Tommy pondered the message. Obviously these beautiful objects were crysta-lins, but since the sign said to beware of them they might be dangerous or poisonous or something.

He felt his forehead where the first one smacked him. He wasn’t bleeding but there was a bump there and it itched. The back of his head also sported a lump and he scratched around the spot. They felt like giant mosquito bites.

What could the sign mean? Breathe heavy? He blew at the first crysta-lin and it withered before his eyes. He heard a pathetic cry and he instantly felt sorry. The beautiful object puddled at his feet and melted. Then two more, much larger, crysta-lins blocked his way. He pushed them aside with his hands and moved forward a few steps. His hands began to itch dreadfully. More crysta-lins of all sizes, very beautiful and sparkly, hovered around him. He had no choice but to breathe heavily on each one watching them drop and disintegrate sadly into the ground.
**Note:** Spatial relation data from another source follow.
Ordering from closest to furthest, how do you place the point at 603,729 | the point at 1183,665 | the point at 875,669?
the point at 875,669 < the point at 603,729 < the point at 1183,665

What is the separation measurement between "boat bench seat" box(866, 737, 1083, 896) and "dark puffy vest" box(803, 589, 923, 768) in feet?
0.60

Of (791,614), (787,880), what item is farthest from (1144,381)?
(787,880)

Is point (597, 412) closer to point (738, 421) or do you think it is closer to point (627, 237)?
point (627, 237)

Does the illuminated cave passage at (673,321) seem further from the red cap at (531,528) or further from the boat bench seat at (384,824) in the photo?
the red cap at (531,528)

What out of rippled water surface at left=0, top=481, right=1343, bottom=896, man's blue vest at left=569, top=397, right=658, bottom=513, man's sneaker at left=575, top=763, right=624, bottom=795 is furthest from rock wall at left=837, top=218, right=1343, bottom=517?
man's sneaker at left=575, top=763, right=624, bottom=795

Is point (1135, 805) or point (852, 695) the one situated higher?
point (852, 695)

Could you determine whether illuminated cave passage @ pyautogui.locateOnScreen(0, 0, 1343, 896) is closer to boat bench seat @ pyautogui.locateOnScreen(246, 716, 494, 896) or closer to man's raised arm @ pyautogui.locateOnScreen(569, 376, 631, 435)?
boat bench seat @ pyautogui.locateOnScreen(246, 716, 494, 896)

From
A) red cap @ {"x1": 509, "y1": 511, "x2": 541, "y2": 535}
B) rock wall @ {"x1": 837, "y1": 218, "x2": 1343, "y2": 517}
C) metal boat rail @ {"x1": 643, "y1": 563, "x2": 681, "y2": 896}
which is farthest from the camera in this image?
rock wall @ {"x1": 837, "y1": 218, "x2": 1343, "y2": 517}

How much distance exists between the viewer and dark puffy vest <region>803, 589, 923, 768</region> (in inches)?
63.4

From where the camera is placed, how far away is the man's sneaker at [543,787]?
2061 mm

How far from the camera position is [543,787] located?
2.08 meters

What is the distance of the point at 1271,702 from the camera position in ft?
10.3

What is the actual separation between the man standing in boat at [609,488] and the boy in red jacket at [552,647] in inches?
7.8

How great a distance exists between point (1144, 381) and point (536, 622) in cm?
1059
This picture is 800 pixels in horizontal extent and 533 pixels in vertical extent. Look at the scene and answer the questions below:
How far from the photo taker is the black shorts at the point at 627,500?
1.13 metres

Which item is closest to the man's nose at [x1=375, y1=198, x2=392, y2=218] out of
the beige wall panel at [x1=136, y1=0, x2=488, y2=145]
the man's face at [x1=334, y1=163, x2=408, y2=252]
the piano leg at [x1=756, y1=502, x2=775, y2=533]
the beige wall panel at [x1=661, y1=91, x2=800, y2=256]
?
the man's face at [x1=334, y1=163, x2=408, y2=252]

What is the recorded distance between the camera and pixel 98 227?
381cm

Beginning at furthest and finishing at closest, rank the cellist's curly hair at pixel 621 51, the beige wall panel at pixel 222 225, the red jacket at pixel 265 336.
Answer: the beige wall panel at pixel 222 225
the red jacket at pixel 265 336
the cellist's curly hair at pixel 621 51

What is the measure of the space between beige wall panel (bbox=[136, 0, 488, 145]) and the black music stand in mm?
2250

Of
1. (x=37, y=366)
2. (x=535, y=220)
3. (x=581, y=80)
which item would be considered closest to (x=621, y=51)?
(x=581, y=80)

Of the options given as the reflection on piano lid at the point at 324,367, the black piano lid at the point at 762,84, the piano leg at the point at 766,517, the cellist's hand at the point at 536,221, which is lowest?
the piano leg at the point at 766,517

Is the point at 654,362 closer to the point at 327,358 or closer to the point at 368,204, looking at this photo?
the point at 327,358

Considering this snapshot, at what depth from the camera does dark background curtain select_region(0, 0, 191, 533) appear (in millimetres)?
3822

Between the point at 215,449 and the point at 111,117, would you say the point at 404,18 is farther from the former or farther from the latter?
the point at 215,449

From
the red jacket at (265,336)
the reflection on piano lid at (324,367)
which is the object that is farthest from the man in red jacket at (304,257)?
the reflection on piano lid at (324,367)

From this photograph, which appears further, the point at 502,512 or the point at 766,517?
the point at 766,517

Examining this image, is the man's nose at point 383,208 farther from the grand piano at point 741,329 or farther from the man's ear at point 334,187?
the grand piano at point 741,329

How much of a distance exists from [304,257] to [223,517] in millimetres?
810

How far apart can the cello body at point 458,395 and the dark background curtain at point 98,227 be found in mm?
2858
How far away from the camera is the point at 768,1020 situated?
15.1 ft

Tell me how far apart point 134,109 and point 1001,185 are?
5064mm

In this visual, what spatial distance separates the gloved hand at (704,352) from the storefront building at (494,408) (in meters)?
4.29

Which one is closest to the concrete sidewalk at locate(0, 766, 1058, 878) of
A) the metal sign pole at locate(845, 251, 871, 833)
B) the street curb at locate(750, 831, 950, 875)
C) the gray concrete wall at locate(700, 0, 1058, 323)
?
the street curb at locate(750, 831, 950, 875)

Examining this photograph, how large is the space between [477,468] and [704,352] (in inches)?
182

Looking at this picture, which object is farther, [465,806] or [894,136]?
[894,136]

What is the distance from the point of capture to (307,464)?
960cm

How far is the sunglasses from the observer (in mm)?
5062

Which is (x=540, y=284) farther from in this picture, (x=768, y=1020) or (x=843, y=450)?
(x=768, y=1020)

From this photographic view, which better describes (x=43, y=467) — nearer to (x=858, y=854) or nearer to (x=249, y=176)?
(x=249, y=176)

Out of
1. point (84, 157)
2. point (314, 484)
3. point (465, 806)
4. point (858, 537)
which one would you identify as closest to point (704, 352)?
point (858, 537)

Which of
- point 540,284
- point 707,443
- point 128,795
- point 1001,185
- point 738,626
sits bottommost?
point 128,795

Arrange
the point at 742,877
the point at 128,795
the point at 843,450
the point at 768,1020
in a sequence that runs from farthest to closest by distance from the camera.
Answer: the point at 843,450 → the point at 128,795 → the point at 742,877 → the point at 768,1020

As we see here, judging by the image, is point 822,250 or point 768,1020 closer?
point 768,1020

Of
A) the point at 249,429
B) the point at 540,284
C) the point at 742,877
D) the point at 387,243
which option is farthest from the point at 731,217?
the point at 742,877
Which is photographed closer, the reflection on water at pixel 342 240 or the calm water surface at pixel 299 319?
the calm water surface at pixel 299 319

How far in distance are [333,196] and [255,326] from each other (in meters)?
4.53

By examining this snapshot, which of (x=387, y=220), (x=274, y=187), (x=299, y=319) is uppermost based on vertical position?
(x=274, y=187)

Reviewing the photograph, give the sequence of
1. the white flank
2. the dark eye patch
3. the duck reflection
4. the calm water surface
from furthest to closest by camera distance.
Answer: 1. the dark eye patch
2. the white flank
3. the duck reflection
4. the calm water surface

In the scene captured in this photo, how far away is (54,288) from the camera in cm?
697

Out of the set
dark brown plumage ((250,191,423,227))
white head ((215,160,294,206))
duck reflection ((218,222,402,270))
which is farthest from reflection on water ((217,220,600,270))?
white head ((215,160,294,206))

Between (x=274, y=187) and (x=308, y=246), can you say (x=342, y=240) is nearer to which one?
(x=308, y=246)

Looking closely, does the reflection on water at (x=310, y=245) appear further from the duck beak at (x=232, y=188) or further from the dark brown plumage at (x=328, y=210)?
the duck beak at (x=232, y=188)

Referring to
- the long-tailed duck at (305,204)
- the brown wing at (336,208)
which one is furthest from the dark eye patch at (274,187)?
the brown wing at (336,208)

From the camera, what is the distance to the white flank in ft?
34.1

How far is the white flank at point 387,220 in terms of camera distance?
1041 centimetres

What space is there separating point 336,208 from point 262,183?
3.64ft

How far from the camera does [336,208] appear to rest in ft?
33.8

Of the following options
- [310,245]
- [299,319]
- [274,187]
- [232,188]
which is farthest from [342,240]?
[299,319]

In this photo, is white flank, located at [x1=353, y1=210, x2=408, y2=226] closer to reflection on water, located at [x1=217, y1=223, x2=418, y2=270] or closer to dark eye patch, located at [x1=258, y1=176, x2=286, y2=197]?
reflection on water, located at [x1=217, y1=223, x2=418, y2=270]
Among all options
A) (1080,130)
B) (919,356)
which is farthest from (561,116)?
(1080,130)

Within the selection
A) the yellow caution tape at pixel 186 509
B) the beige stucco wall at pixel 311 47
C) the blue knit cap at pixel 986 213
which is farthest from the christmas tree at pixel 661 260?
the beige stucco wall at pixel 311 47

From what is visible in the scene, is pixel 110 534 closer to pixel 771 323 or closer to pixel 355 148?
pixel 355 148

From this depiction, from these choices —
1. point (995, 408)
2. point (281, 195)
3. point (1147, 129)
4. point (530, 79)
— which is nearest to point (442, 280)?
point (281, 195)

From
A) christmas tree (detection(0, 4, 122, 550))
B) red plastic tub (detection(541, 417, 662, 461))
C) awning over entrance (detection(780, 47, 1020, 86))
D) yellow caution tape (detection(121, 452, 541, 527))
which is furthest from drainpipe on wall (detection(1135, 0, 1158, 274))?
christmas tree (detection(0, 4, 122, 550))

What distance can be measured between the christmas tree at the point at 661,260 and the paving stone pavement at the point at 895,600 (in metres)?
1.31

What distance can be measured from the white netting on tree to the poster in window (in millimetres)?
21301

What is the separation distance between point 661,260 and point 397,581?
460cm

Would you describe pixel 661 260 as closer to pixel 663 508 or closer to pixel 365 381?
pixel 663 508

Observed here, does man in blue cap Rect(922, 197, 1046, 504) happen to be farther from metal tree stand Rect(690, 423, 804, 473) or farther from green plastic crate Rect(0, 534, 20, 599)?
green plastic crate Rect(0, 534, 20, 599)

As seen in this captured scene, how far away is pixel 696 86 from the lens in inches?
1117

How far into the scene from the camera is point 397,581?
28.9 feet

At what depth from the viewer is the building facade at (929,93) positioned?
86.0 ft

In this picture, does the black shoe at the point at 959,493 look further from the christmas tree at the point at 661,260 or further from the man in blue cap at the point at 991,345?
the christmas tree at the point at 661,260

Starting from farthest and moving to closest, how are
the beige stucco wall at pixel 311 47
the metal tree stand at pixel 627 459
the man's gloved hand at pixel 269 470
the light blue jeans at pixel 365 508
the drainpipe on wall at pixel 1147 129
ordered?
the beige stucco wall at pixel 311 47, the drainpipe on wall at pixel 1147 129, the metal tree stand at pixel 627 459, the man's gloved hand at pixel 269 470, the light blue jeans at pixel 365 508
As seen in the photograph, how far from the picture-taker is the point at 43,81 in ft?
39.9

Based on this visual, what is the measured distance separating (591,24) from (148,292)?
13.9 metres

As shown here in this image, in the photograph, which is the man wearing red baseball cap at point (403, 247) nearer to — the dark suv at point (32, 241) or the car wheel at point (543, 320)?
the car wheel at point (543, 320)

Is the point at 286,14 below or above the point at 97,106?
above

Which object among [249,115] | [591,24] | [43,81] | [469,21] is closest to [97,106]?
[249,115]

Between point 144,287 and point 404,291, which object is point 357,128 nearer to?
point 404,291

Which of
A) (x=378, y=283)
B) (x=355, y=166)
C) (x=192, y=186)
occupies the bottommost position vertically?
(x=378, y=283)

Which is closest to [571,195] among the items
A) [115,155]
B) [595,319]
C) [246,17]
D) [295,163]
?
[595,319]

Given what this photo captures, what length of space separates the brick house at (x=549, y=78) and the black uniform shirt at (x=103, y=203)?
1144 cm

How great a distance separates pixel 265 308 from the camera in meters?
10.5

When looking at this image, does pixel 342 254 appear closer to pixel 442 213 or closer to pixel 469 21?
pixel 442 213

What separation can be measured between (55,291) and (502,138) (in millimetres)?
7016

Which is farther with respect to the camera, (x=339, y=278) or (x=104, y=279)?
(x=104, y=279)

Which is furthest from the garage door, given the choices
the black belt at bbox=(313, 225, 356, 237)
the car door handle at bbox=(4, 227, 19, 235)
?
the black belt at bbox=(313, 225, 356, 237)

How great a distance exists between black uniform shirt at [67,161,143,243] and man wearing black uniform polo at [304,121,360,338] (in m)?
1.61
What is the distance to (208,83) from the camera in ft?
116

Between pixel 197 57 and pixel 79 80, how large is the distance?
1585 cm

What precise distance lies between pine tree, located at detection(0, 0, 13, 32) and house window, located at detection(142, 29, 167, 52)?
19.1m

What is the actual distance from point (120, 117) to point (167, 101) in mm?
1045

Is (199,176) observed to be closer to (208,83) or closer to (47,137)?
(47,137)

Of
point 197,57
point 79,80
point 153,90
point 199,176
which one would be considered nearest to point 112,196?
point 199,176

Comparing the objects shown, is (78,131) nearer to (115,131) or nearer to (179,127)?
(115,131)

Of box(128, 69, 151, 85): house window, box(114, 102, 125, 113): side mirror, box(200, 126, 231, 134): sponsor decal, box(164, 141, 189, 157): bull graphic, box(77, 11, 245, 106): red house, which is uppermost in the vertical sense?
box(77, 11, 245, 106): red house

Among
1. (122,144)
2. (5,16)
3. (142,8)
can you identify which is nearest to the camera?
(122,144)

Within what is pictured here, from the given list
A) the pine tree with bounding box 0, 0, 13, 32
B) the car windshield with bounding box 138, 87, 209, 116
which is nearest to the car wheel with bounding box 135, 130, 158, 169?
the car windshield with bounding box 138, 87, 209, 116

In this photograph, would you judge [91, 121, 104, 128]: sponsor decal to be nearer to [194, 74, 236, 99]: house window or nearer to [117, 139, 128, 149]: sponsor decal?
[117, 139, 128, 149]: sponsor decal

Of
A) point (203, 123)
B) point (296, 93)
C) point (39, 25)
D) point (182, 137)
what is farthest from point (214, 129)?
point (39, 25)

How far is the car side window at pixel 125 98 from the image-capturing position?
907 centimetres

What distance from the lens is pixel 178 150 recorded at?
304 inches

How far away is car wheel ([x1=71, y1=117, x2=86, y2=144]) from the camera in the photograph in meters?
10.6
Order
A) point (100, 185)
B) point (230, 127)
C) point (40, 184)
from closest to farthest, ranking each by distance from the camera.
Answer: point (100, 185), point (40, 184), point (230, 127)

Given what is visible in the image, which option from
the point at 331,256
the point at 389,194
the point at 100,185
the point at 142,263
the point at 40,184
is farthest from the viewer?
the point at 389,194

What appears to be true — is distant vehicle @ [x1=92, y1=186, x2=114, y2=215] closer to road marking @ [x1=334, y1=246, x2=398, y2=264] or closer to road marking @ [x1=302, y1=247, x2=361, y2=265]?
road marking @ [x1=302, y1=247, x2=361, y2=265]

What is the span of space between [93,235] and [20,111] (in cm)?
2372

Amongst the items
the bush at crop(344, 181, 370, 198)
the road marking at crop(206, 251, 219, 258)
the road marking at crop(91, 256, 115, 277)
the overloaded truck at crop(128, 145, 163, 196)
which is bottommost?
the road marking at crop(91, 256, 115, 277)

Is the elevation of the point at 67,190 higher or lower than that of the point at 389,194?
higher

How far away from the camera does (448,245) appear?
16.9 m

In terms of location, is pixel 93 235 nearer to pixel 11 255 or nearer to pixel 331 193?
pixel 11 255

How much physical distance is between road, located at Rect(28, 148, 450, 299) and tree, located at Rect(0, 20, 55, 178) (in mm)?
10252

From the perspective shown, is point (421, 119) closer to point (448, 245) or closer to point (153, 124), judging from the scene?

He continued on in this way until he was quite light headed from all the huffing and puffing and he feared he would pass out before he reached Doldale. He had lost track of the number of steps he had taken but surely it was over a thousand as the city seemed twice as close as before. He was elated when abruptly there were no more crysta-lins to block his way, however, a gate closed the path from further progress.

“Pay the toll, visiTOR!” screamed a childlike man from behind the gate. “Pay the toll! How much do you have?”

“Two blue coins,” Tommy obediently answered. The man looked harmless enough.

“Are they Doldale or Luruss?” he demanded.

Tommy didn’t have the slightest idea. He emptied his pocket and held the blue coins up to the fading light. He assumed they must be Doldale coins but he could just make out the letters l, u, and r.

“I guess they’re Luruss,” he answered.

The small man’s eyes gleamed, “Toss them over.”

Tommy did and the little man ate them like candy then screamed even louder, “Not allowed! No Luruss coins allowed here! To the dungeon with you!” He pulled a lever by the gate before Tommy had a chance to react and the ground opened up and for the second time Tommy dropped down, down.